Reviewed by Steven H Silver
The most recent Miles Vorkosigan novel is also the most recent in the internal timeline. It is a novel of changes and of endings and of beginnings. It points to a Barrayaran future which is extremely different from the books which preceeded it. For those who have liked the Vorkosigan novels as they were, I'm sure Bujold will continue to fill in Miles's biography. For those who prefer the direction set forth in Memory, I'm sure Bujold will continue to move Barrayar into the future.
Memory begins about one year after Miles was killed and brought back to life in Mirror Dance. One of the side effects of his resurrection is a series of seizures, which he has tried to keep hidden from both the Dendarii and Simon Illyan at ImpSec. His cover is blown, however, when he has a seizure during an attempt to rescue a kidnapped Barrayaran courier, Lord Vorberg. Although Vorberg is rescued, Miles's seizure results in Miles cutting off both Vorberg's legs at the knees.
This snafu results in Illyan having to cashier Miles from ImpSec, not for the mistake, but because Miles chose to falsify his report. Miles spends the first half of the book moping and feeling generally sorry for himself as he is stuck in an empty Vorkosigan House in Vorbarr Sultana. Events aren't made any easier when, after Miles introduces Duv Galeni's girlfriend to Gregor, the Emperor decides to woo and marry her and Galeni turns on Miles for being Gregor's pimp.

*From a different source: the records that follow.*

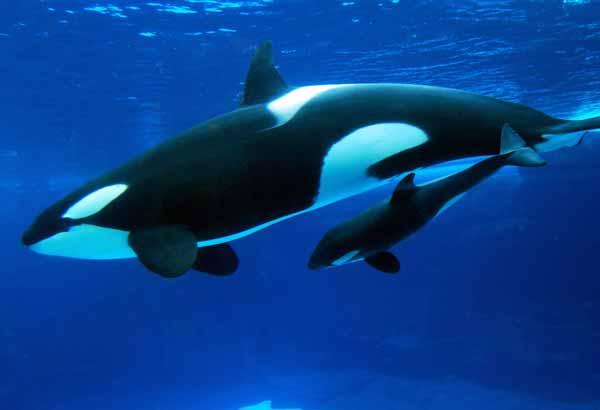 Killer whale calf in mother's slip stream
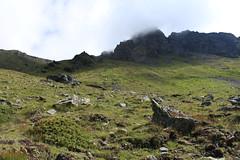 Vallon de Barneuza, Val d'Anniviers (bulbocode909) Tags: valais suisse valdanniviers vallondebarneuza coldesarpettes montagnes nature rochers brume vert mottec zinal
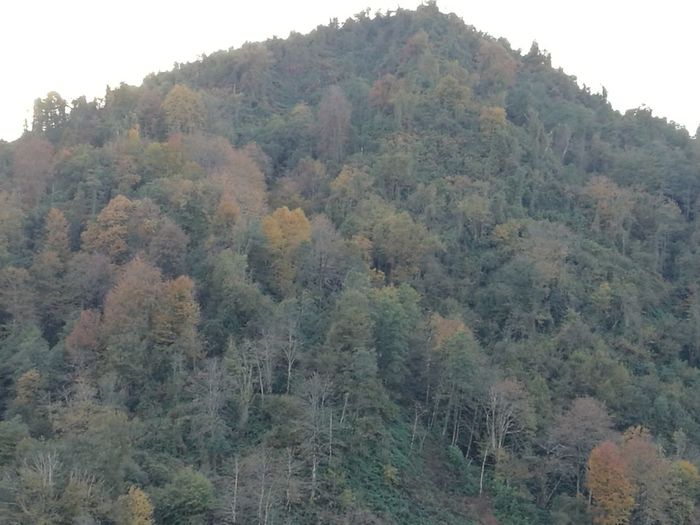 Sonbaharda dağlarim Tree Nature Growth Lush Foliage Day No People Landscape Beauty In Nature Outdoors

The plot doesn't really begin, however, until events conspire to remove Illyan from his position as head of ImpSec. Miles sets out to discover what has happened to Illyan and who is responsible for it, if anyone. It doesn't help that Illyan's second-in-command, Lucas Haroche, views Miles as a prime candidate.
One of the problems with the novel is the limited number of possible suspects. Of those, one is a recurring character, which doesn't entirely rule him out, but it does scream red herring. Of the other two possible candidates, one is very obvious and the other is so obvious Bujold generally manages to avoid anybody pointing the finger in that direction.
As a mystery, therefore, Memory, while not a failure, does not succeed. As an examination of the characters (especially Miles reaching his thirtieth birthday) and of the society on Barrayar, Bujold hits the nail on the head. Not as humorous as several of the earlier installments of the Vorkosigan saga, Bujold manages to tie this book to the past by bringing in several characters from the Dendarii to the family from the story "The Mountains of Mourning (in Borders of Infinity).